それは勉強が出来る兄の影響かもしれないし、あるいは仕立屋という家業から客の噂話を耳にする機会が多いためかもしれなかった。
「ターラ爺さんが困ってたらね、そこに黒いローブを着た人がやってきて」
「一人で?」
ミゲルが尋ねると、スヴェイは少し考え込んでから首を振った。
「そこまで聞いてないけど、多分一人じゃないかな。どうして?」
「上流に住み着いた人たち、って言ってたから」
そう答えると、スヴェイは可笑しそうに笑った。
「家畜じゃないんだからいつも群れで行動したりしないでしょ。まぁもしかしたら他にも一人か二人はいたかもしれないけど、ターラ爺さんの話には一人しか出てこなかったよ」
「わかった。続けて」
「足を捻ったことを爺さんが伝えると、その男の人……男の人だったんだよ。まだそこまで年は取ってないって爺さんは言ってたけど、あの年齢じゃ怪しいもんだよね。だってターラ爺さん、半年も前のことを「この前」なんて言うんだよ」
アンテラがわずかに笑った。スヴェイはその反応に満足して話を続ける。
「その男の人は、持っていた薬草と包帯でターラ爺さんの手当をしてくれた。かなり手際がよくてね、爺さんは思わず見とれてたらしい」
「医者か何かってこと?」
「と思うじゃない」
その質問を待っていたとばかりに、スヴェイは口角を吊り上げた。それはどこか陰湿なものにも思えて、ミゲルは質問したことを少し後悔した。
「驚くのはここからだよ。なんとその男の人は、爺さんの足首を両手で優しく包み込むと、何かの呪文のような言葉を呟いた。よく母さんがしてくれるような「痛いの痛いの川に流れろ」じゃないよ。もっとちゃんとした呪文」
「ちゃんとした呪文ってなんだよ」
流石に引っかかったのか、アンテラが尋ねると、スヴェイは少し困った顔になった。その質問は想定していなかったらしい。ミゲルはその反応を見て、スヴェイが誰かから聞いた話をそのままなぞっているに過ぎないことを悟った。

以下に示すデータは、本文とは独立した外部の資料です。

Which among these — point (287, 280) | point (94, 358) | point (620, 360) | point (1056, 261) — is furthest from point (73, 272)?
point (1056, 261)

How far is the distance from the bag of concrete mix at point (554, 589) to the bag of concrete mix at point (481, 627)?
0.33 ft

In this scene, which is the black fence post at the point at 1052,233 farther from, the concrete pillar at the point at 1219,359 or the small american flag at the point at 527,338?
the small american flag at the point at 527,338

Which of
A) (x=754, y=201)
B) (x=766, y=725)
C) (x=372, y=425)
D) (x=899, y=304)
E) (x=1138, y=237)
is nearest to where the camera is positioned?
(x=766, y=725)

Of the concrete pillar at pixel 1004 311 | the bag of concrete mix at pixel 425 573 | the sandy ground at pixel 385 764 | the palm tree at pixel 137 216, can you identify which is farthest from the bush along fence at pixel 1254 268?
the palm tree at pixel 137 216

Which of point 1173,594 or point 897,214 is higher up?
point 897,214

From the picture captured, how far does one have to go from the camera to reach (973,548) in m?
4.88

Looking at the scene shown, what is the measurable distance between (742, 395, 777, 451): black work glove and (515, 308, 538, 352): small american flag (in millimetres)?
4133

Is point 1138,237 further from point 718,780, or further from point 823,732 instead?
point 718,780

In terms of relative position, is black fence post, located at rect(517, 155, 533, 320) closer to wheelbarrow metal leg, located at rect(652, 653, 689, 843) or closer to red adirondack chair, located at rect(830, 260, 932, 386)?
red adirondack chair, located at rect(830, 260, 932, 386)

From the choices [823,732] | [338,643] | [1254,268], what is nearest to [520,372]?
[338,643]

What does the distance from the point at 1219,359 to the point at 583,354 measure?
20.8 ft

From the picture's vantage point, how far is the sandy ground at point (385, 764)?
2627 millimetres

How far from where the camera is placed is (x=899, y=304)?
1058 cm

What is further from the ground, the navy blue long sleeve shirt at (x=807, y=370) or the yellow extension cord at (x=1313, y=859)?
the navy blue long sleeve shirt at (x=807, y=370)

「ちゃんとした呪文はちゃんとした呪文だよ。導きの書とかに書いてあるような」
「だからその中のどれだよ」
「そんなの知らないよ」
スヴェイがそう認めると、アンテラは満足そうな表情で矛先を収めた。少し失速した話を、それでも語り手の少年は己の義務であるかのように続ける。
「……呪文を唱え終わると、男の人は爺さんに「これで立って歩けると思いますよ」って言った。爺さんがそんな馬鹿なと思いながら立ち上がると、さっきまで腰まで刺すような痛みがあったのが、殆ど無くなっていたんだって」
此処が本来、スヴェイが話したかった箇所に違いなかった。しかし直前のアンテラの指摘により、いまいち盛り上がりに欠けてしまっていた。居心地悪そうにスヴェイは二人の顔を交互に見る。
「どう思う?」
「呪文を唱えたら、痛くなくなったってこと?」
ミゲルが確認のために問うと、スヴェイは首を何度か上下に動かした。
「でもその前に手当してるんだよね。それこそ、「痛いの痛いの」みたいなものだったんじゃないの? 余所の言葉だからわからなかっただけで」
「いやいや、そんなんじゃないんだって」
少々憤りを声に交えながら、スヴェイが主張する。思った通りの反応を二人から得られなかったためだろう。どうにかして自分の話を認めて貰おうと躍起になっているようだった。
「あんなのは気休めみたいなものじゃないか。その男の人が唱えたのは違うんだよ」
「なんでわかるんだよ」
アンテラが笑いながら聞き返す。
スヴェイの話の癖は二人ともよく知っていた。余所で仕入れた話をまるごと信じ込み、聞いた内容そのままに誰かに伝えようとする。だから見もしないことを決めつけるような言葉を使ったり、曖昧な表現のまま話を進めてしまう。少し前には「僧正陛下が広場で昼寝をしていた」なんていう誰が聞いてもおかしな話を信じ込んで吹聴していたこともある。だからこそ二人は、この話もそういった類いのものだろうと思っていた。
「お前が足捻ったわけじゃないんだろ」
「そうだけど、でも確かなんだよ。ターラ爺さん、そのまま逃げ出してうちの店まで走ってきたんだから!」
少し語気を強めてスヴェイは言った。
「逃げ出した?」
話の流れとはあまりに不釣り合いな言葉に、ミゲルは首を傾げた。足を捻って、通りすがりの人に手当をしてもらって、なぜ逃げ出すのか。何かの言い間違いではないかと、そう言おうとした時、スヴェイはそれを拒絶するかのように口早に続けた。
「そうだよ。だって気味が悪いじゃないか」
その声にはあからさまな嫌悪が含まれていた。